PROUST FAILURE

PROUST FAILURE
Ben Nardolilli

I landed on the muzzle of a can,
My lips like wings in search of sugar water,
The bubbles burned and the juice
Was not as sweet I remembered,
And because the sweetness was missing,
All the memories of previous sugared times
I hoped to return to while drinking
Did not come and I was left
Aware of the present around me,
A new experience no can had given me before:
As dull as a flat and watered down drink.

©2012 This work is the property of the author.

Posted on August 16, 2012, in Ben Nardolilli, POETRY and tagged , , . Bookmark the permalink. 8 Comments.

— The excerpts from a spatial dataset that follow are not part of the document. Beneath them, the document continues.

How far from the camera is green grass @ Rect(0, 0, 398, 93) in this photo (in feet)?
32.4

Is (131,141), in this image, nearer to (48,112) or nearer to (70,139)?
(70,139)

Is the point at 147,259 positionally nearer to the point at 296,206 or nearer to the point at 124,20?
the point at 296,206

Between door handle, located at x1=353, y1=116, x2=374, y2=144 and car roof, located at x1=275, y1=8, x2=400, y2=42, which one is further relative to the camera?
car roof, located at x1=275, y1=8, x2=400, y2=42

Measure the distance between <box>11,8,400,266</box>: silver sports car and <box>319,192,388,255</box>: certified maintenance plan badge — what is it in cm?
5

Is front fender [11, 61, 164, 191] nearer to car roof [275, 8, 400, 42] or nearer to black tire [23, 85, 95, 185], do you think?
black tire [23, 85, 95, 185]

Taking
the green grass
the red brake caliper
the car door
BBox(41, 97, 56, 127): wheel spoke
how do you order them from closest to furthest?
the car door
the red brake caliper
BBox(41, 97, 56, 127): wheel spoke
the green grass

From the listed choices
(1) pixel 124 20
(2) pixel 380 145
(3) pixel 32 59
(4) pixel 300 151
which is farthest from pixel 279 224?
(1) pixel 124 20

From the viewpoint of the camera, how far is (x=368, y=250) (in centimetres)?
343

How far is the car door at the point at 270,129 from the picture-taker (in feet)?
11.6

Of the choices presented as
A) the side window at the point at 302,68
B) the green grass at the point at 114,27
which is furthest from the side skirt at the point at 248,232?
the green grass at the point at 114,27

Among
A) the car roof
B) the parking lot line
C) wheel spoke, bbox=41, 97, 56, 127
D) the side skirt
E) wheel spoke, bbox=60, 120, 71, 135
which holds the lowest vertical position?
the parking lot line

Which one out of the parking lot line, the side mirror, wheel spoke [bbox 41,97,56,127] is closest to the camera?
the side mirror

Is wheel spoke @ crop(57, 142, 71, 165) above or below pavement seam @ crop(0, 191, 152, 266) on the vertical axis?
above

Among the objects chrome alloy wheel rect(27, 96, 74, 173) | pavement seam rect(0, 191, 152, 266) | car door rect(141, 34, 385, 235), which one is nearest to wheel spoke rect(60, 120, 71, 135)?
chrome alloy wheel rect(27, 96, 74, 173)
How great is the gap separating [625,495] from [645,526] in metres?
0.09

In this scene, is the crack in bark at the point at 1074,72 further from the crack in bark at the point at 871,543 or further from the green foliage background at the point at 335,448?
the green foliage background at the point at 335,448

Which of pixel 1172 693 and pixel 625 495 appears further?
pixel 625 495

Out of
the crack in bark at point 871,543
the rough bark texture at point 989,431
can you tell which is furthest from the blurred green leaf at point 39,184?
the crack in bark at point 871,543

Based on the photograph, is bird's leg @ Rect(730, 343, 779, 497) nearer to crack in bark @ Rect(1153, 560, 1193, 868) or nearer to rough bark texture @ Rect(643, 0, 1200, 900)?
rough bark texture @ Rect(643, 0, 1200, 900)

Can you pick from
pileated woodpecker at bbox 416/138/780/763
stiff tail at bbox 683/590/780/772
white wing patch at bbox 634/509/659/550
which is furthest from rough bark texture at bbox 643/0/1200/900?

  1. MM welcomes Ben with this, the first of three poems. I’m not sure of the Proust reference, but I do relate to the idea of the senses evoking memories, and how the sense of taste particularly changes as you age leaving you with a memory of something you cannot experience again.

  2. A can of expected primal sweet satisfaction becomes inverted into a vain repetition of a Proustian recherche imbibing a taste of wasted punch- drunk putrefaction, falling for and feeling an object in a glass darkly a distaste for life itself in a object d’art of his existence.A poet relates
    to his primal loss of self control, identity,anonymity,autonomy and becomes overwhelmed
    with an existential threat to his own purpose driven desires and fears and that sad but human self pity which sanctions him in his happy hour satisfaction of a death wishing repetition-compulsion
    of which Proust used for an explanation of his world and society.

  3. Thumbs Up to this Ben.

  4. I’m seeing a bee or perhaps, an ant, resigned to reality, though a bit disappointed. Just move onto another can.